### Exercise tasks
A) In the article below about reversing aging in mice, list the three changes that the Harvard scientists' work produced in the prematurely aged mice, according to its opening paragraph.
B) Extend the article below about reversing aging in mice, starting after its final sentence.

### Text block
Can your doctor spell “telomerase”?

Dr. Weeks Comment: Although medical boards across the country are attacking “anti-aging ” doctors, Harvard and the Nobel Laureate team are turning back the clock and excited to tell the world about it.  How are YOUR telomeres doing?  

http://www.boston.com/news/health/blog/2010/12/harvard_researc_6.html

 

Harvard researchers reverse aging in mice  

By Carolyn Y. Johnson, Globe Staff

Harvard scientists have taken prematurely aged mice and reversed the toll of time – increasing the size of their shrunken brains, restoring their diminished sense of smell, and turning their graying fur to a healthy sheen. The work is among a growing spate of efforts to understand the basic biology that underlies aging. Ultimately, scientists hope to find ways to tap into the body’s natural regenerative capacities to make people healthier and more productive in later life. “These were animals that were really at the brink of kicking the bucket,” said Dr. Ronald DePinho, director of the Belfer Institute at Dana-Farber Cancer Institute and senior author of the paper published in the journal Nature. “We were expecting to slow or perhaps stabilize the aging process. Instead, we saw a dramatic reversal in the symptoms of aging.”

DePinho and colleagues genetically manipulated mice so that an enzyme called telomerase that rebuilds the caps of chromosomes, called telomeres, could be toggled on or off. The mice aged very quickly without telomerase. Just mid-way through the normal lifespan of a mouse, their organs had atrophied, their brains had shrunk, and they had lost the ability to detect noxious odors. But when scientists used a drug to switch the gene back on for a month, many hallmarks of aging seemed to reverse.

(Records excerpted from a collection)
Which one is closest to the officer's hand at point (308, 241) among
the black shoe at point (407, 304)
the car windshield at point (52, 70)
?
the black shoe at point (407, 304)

### Task answers
A)
- Their shrunken brains increased in size.
- Their diminished sense of smell was restored.
- Their graying fur turned to a healthy sheen.

B)
The fertility of the mice increased, their sense of smell was restored, and their organs were rejuvenated. DePinho was careful to point out that normal aging is the product of many biological mechanisms, and telomeres are only one factor. The researchers have not tested yet whether this type of intervention will slow aging in ordinary mice, and are far from doing comparable tests in people. Next, the researchers will try to better understand precisely what causes the youthful bloom to return to the mice when the telomerase switch is flipped on, and also follow mice for a longer time to assess whether there may be a risk of cancer. But there is great interest in the role that telomeres, the caps of the chromosomes, play in aging. Research has found that shorter telomere length is correlated with fewer years of healthy living after age 60, DePinho said.

 

The 2009 Nobel Prize in Physiology or Medicine was awarded to three researchers, including Jack Szostak of Massachusetts General Hospital for the discovery of telomeres and the enzyme that builds them back up. The research was supported by funding from the National Cancer Institute and the Belfer Foundation. “We need to intensify efforts to support basic research into aging and age-related diseases — to understand their molecular underpinnings so we can find ways to improve years of healthy living,” DePinho said.